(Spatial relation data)
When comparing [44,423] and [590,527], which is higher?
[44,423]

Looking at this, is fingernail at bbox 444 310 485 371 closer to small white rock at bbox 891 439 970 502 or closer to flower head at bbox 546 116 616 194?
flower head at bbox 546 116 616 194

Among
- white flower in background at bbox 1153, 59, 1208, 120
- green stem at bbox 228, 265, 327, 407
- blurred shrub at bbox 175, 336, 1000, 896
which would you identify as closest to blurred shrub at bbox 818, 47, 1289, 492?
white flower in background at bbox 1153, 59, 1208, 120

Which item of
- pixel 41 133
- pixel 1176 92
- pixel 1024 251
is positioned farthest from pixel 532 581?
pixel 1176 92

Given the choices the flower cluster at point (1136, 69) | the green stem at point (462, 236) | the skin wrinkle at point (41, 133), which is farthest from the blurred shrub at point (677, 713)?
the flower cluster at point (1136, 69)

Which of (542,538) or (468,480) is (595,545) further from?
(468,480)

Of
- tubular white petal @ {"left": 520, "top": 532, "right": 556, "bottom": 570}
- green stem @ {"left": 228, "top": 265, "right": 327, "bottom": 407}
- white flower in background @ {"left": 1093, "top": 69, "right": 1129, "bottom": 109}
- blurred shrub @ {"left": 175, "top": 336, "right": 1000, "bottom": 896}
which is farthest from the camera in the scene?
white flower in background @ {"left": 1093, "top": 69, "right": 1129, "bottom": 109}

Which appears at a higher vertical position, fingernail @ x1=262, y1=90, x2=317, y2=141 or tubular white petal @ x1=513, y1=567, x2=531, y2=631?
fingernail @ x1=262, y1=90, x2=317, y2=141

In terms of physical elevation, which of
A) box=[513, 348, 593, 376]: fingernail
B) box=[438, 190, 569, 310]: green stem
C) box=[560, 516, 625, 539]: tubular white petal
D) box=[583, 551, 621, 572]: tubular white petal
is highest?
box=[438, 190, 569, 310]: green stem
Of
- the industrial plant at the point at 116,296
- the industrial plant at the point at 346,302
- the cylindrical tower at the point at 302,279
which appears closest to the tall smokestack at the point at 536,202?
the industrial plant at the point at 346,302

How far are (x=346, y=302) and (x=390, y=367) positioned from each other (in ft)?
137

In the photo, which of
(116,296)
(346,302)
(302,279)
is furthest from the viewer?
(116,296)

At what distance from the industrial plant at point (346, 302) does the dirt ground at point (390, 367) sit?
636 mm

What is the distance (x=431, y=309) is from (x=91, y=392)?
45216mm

** Set exercise **
Rewrite all of the data above, replacing "blurred shrub" with "leafy bush" wherever it occurs and keeping everything else unchanged.

** Exercise solution **
When comparing [44,423] and [590,527], which is higher?
[44,423]

Looking at this, is fingernail at bbox 444 310 485 371 closer to small white rock at bbox 891 439 970 502 or closer to flower head at bbox 546 116 616 194?
flower head at bbox 546 116 616 194

Among
- white flower in background at bbox 1153, 59, 1208, 120
- green stem at bbox 228, 265, 327, 407
- leafy bush at bbox 175, 336, 1000, 896
which would you identify as closest to leafy bush at bbox 818, 47, 1289, 492?
white flower in background at bbox 1153, 59, 1208, 120

Which item of
- pixel 41 133
- pixel 1176 92
- pixel 1024 251
is positioned farthest from pixel 532 581?
pixel 1176 92

Given the choices the flower cluster at point (1136, 69) | the green stem at point (462, 236) | the skin wrinkle at point (41, 133), which is farthest from the leafy bush at point (677, 713)?
the flower cluster at point (1136, 69)

Which of (542,538) or (468,480) is (595,545) further from?
(468,480)

Of
- tubular white petal @ {"left": 520, "top": 532, "right": 556, "bottom": 570}
- green stem @ {"left": 228, "top": 265, "right": 327, "bottom": 407}
- white flower in background @ {"left": 1093, "top": 69, "right": 1129, "bottom": 109}
- leafy bush @ {"left": 175, "top": 336, "right": 1000, "bottom": 896}
which is farthest from the camera in the scene?
white flower in background @ {"left": 1093, "top": 69, "right": 1129, "bottom": 109}

Which appears at a higher vertical position, fingernail @ x1=262, y1=90, x2=317, y2=141 or tubular white petal @ x1=513, y1=567, x2=531, y2=631?
fingernail @ x1=262, y1=90, x2=317, y2=141

In terms of physical elevation, which of
A) box=[513, 348, 593, 376]: fingernail
B) box=[438, 190, 569, 310]: green stem
C) box=[560, 516, 625, 539]: tubular white petal
D) box=[583, 551, 621, 572]: tubular white petal
is highest?
box=[438, 190, 569, 310]: green stem
Of
- the industrial plant at the point at 116,296
- the industrial plant at the point at 346,302
- the cylindrical tower at the point at 302,279
which appears closest to the tall smokestack at the point at 536,202?
the industrial plant at the point at 346,302

How far are (x=346, y=302) and (x=390, y=367) positioned from each other (in ft)?
137

In the photo, which of
(116,296)
(346,302)
(302,279)
is furthest from the viewer?
(116,296)

At what distance from the industrial plant at point (346, 302) does the dirt ground at point (390, 367) sit?
636 mm

What is the distance (x=431, y=309) is from (x=91, y=392)?
45216mm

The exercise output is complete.